Where Did I Put My Investments?

What’s the best way to distribute your stock and bond holdings between your taxable and non-taxable investment accounts? For most of the nearly 50 years since tax-advantaged savings accounts have existed in the US, the conventional wisdom has called for keeping stocks in your taxable account and fixed income in your 401k or IRA accounts.1

This orthodoxy was challenged during the decade-long stretch of super-low interest rates following the 2008 Global Financial Crisis, when many investors started shifting fixed income toward their taxable accounts. What’s the right distribution for today’s environment, now that interest rates are back up to more normal levels?

Financial advisors typically answer this question by first taking, as a given, how much stocks and bonds you want to own in aggregate. Then they assume fixed “base-case” returns for stocks and bonds, make tax rate assumptions, and figure out the distribution of those holdings which maximizes the amount of after-tax money you have at a chosen investment horizon.

We think it makes more sense to solve the joint problem of how much stocks and bonds to own and where to put them, all at the same time. As with all decisions involving uncertainty, we want to find the answer which maximizes your expected risk-adjusted return, not your base-case or expected return. This means that we have to go beyond the industry standard and explicitly account for risk in our analysis.

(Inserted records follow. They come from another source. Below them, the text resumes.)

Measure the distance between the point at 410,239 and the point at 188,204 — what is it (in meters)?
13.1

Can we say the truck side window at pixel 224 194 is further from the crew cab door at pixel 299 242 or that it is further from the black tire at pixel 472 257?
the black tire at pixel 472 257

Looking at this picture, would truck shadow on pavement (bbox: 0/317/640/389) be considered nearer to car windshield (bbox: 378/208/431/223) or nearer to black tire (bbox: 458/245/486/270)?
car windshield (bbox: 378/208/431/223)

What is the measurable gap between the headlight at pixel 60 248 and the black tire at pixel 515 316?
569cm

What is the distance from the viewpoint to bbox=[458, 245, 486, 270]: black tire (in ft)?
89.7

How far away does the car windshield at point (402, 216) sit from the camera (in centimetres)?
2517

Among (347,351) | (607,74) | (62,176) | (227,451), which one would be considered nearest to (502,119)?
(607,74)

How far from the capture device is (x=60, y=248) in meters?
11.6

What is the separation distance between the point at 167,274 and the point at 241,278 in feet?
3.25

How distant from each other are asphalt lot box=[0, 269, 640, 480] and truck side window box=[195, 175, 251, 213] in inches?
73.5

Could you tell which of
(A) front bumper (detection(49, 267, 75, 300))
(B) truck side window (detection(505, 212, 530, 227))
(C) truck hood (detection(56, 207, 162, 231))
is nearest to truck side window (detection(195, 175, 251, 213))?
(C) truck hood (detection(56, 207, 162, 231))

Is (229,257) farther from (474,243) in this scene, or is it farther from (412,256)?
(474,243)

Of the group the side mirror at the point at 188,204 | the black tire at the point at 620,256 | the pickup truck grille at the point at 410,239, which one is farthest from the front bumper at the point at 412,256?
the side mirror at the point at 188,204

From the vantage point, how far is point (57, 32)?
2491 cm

The solution will depend on a host of factors, so we’ve built a calculator you can use to see what makes most sense for you given your personal circumstances. The calculator gives not only the optimal decision, but also shows you how much you’d be giving up by going with alternative choices. In many cases, you’ll see that choices within a pretty broad range produce similar expected risk-adjusted returns, while in other cases, there is a lot to be gained by moving closer to the optimal allocation.

In this note, we’ll start off by describing the problem and how we approach solving it, then we’ll give some intuition for the different forces pulling and pushing solutions in different directions. We’ll then describe the calculator in some detail along with discussion of an example, and finally we’ll lay out some shortcomings and possible extensions of the calculator.